Dalam kondisi menegakkan kehidupan di Madinah, dan ketika menjalankan ibadah shaum Ramadhan, turunlah kewajiban jihad. Perang Badar, yang dikenang sebagai peristiwa jihad yang paling monumental dalam sejarah Islam, justru ditakdirkan Allah SWT untuk terjadi pada bulan Ramadhan.
Fakta sejarah ini senantiasa mengundang decak kekaguman. Betapa luar
biasa hebatnya generasi sahabat Rasulullah saw. Mereka sudah diuji
keikhlasannya dengan perintah hijrah, hidup susah di Madinah dengan segala proses adaptasinya, kemudian saat tengah melaksanakan shaum,
mereka diuji lagi dengan Perang Badar yang begitu dahsyat. Dalam
peperangan melawan musuh yang jumlahnya tiga kali lipat itu, di
pertengahan bulan Ramadhan, kaum Muslimin mampu keluar sebagai pemenang.
Kesalahpahaman
Sementara kekaguman kepada Nabi saw dan para sahabatnya dalam Perang
Badar ini wajar belaka, dan tanpa melupakan besarnya pertolongan Allah
SWT (yaitu dengan menerjunkan pasukan malaikat untuk melawan musuh),
kita perlu mencermati secara teliti sebab-sebab kemenangan kaum Muslimin
yang begitu gemilang dalam perang ini. Bisa jadi, kekaguman kita lahir
bersama tendensi yang keliru; kita mengagumi kemenangan di Perang Badar
karena anggapan bahwa tubuh menjadi lemah dan kinerja berkurang lantaran
shaum. Jika demikian, maka kemenangan di Perang Badar
sepenuhnya keajaiban semata. Padahal, meski dengan adanya faktor
pertolongan Allah sekalipun, niscaya ada sebab-sebab yang
melatarbelakangi turunnya pertolongan tersebut. Bukankah Allah takkan
mengubah nasib suatu kaum sebelum kaum itu berusaha mengubah nasibnya
sendiri?
Dari perspektif yang menolak sama sekali faktor ‘keajaiban’ dan ‘kebetulan’, kita perlu memikirkan hubungan antara shaum dengan kemenangan di Perang Badar tersebut. Bisa jadi, justru shaum itulah yang memberikan kemenangan yang gemilang, dan bukannya malah menambah kesulitan kaum Muslimin untuk menghadapi lawan.

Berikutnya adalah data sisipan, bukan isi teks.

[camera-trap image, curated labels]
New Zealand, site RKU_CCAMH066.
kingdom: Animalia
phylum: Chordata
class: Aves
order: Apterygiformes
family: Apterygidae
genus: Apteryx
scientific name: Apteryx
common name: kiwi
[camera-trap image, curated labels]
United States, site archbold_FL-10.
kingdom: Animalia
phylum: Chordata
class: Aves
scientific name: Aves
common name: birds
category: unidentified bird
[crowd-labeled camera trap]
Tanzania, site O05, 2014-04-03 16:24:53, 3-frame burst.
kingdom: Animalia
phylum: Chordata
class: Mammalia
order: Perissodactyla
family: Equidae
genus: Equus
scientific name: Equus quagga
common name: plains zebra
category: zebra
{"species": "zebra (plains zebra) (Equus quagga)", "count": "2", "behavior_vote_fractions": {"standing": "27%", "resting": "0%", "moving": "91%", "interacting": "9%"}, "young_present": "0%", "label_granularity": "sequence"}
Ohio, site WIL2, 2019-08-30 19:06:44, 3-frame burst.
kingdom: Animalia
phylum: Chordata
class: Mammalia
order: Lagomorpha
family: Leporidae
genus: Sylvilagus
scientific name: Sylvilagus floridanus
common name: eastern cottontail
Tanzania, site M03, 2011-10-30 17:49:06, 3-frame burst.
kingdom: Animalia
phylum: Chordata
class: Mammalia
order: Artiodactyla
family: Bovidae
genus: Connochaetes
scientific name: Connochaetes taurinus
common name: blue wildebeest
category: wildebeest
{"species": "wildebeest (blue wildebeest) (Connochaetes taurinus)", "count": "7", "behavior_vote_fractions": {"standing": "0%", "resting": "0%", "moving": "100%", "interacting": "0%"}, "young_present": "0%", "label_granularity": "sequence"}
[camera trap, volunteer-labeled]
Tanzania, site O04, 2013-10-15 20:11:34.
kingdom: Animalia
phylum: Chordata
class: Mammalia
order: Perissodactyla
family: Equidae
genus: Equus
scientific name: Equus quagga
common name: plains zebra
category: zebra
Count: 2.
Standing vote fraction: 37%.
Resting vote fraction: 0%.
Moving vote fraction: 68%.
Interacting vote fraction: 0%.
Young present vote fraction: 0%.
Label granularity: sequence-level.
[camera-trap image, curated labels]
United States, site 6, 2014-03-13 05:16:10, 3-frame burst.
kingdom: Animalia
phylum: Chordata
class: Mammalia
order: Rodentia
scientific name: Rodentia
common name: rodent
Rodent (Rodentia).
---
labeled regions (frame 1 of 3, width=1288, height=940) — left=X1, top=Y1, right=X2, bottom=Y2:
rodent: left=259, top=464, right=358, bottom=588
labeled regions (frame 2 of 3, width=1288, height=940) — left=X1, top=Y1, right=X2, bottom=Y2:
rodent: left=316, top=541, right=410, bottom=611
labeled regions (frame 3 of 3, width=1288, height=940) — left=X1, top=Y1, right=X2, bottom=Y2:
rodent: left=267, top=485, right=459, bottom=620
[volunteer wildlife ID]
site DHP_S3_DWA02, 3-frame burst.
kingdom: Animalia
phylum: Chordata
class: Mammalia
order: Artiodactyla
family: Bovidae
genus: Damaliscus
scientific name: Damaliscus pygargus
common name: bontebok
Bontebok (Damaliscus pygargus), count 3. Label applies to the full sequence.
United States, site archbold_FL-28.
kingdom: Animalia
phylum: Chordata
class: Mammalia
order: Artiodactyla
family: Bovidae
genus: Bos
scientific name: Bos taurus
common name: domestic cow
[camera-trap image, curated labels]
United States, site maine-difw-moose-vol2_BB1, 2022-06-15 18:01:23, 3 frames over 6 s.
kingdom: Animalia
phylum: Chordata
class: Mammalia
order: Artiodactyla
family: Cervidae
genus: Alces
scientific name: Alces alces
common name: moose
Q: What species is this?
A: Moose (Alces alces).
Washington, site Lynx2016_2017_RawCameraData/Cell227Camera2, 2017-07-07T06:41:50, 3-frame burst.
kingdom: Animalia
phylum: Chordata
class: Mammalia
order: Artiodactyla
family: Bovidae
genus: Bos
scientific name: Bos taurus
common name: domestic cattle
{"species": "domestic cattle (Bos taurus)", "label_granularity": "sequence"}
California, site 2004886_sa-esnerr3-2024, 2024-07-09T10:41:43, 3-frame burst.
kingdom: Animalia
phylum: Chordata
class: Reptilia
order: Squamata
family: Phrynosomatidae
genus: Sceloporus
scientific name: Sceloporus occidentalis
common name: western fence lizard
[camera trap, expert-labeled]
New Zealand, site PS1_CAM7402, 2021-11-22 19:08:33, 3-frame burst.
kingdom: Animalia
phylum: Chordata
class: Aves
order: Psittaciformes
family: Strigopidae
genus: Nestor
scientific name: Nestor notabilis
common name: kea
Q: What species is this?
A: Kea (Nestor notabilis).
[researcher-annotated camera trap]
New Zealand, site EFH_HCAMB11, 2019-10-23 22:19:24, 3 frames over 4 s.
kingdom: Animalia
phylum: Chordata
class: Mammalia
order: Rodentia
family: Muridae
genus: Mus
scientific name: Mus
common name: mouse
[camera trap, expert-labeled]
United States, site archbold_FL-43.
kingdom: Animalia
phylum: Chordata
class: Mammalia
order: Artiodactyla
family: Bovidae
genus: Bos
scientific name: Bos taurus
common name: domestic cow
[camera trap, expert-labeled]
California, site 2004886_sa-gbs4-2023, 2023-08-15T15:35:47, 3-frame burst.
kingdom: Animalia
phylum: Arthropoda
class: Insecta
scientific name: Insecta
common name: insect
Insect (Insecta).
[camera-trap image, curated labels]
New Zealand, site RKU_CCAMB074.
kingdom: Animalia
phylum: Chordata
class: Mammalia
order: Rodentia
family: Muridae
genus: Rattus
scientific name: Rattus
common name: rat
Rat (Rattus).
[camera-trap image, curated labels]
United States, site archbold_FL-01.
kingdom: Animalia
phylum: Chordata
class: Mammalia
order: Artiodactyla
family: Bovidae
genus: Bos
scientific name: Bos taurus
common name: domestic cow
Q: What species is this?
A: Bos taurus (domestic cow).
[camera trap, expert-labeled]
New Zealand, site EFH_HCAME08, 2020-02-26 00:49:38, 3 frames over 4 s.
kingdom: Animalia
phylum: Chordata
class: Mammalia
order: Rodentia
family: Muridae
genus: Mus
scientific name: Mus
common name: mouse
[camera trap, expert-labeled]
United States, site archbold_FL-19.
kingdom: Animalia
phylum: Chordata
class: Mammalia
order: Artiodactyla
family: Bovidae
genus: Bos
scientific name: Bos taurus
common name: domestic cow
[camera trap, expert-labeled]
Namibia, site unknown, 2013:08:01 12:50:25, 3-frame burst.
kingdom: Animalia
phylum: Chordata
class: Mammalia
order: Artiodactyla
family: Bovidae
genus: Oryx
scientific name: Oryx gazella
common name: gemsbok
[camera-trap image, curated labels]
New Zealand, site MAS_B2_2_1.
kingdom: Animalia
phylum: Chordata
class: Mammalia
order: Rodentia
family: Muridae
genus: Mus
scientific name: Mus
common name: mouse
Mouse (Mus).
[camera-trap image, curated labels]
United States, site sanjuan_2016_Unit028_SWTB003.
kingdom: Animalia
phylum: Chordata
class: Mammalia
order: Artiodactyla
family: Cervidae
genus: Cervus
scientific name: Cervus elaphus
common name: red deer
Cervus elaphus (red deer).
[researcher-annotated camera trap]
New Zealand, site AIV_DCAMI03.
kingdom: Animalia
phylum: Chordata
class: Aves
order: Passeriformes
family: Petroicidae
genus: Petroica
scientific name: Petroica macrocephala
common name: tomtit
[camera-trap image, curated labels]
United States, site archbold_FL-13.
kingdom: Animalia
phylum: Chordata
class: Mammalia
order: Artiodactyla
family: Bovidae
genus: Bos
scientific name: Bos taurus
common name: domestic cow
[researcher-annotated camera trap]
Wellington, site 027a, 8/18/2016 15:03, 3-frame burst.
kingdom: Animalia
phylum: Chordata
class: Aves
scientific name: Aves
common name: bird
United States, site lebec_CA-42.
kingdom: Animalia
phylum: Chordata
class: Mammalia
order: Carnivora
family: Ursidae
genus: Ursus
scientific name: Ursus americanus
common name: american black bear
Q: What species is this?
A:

Agaknya, pemikiran bahwa shaum akan melemahkan kaum Muslimin perlu dikoreksi total. Sebab, jika kita kembali menilik dari segi efektivitas, justru shaum itu meningkatkan kinerja, bukan menurunkannya. Dalam keadaan shaum, segalanya diperhitungkan, segalanya penuh efektivitas. Orang tidak mau buang-buang tenaga di waktu shaum.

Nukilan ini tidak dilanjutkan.